Formerly known as Tanjung Puteri, this capital of Johor State is one of the three highly urbanized centers in West Malaysia (Peninsular Malaysia), along with Kuala Lumpur and George Town in Penang. Separated from Singapore by the Straits of Johor, JB is less than an hour away from the city-state by car, bus or motorcycle, but this could stretch to as much as two hours if the traffic at the causeway linking the two is heavy.
It was interesting to learn that many residents of Johor work in Singapore because of the high-paying jobs available there. Singaporeans, on the other hand, come to JB for business, shopping and entertainment, with a significant number putting up their residences, businesses and factories there, taking advantage of the stronger Singaporean currency. The daily traffic congestions at the immigration checkpoints attest to the increasing number of Malaysian workers in the city-state as well as the growing influx of Singaporeans into Johor for business, entertainment and leisure.

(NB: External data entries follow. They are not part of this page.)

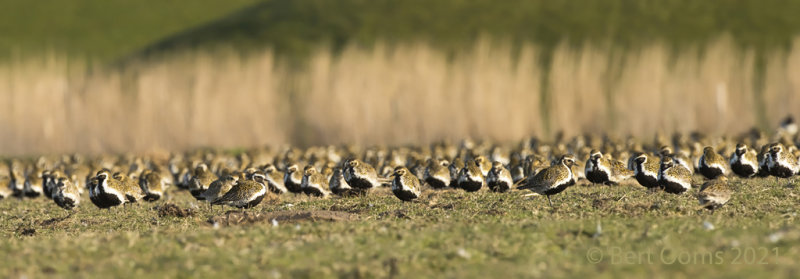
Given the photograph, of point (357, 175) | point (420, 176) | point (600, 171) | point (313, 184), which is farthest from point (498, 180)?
point (313, 184)

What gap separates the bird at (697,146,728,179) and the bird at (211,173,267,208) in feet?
28.4

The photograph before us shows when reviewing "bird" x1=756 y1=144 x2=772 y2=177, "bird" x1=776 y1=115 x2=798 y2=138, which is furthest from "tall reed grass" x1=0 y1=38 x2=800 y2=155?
"bird" x1=756 y1=144 x2=772 y2=177

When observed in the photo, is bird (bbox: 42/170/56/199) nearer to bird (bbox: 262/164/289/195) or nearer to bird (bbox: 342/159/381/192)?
bird (bbox: 262/164/289/195)

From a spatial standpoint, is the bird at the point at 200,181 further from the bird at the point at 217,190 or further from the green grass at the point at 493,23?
the green grass at the point at 493,23

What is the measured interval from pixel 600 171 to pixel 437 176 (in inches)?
126

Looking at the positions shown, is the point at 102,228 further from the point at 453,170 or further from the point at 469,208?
the point at 453,170

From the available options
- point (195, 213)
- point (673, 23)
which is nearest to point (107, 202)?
point (195, 213)

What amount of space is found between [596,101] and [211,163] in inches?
604

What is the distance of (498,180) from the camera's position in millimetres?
17344

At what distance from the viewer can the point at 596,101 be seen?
34.1 meters

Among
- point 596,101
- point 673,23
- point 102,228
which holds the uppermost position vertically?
point 673,23

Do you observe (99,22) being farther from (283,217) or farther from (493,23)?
(283,217)

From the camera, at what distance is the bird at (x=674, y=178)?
15.3 metres

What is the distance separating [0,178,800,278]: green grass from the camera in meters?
9.55
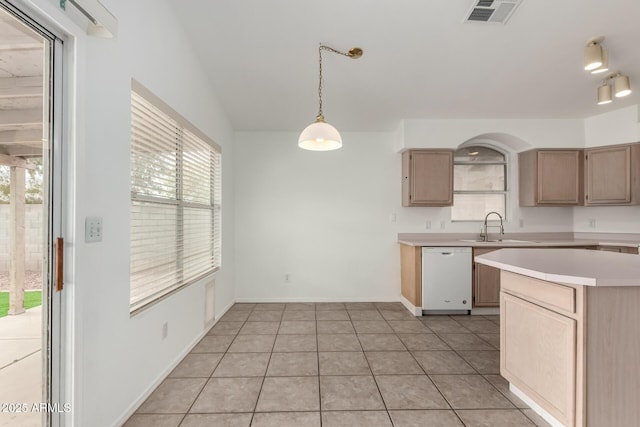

It may not yet have the sophistication that neighboring Singapore is known for, but Johor Bahru still has the conservatism that is fast disappearing in cosmopolitan Kuala Lumpur where customary lifestyles and contemporary points-of-view seemed to blend harmoniously into the bustling landscape.
In the capital, the sight of Chinese girls clad in mini-skirts and short shorts walking alongside Muslim women wearing headscarves and shapeless gowns barely creates a commotion. I guess that scene would have caused some stir in JB, as the city seems to be more traditional and conservative than Kuala Lumpur.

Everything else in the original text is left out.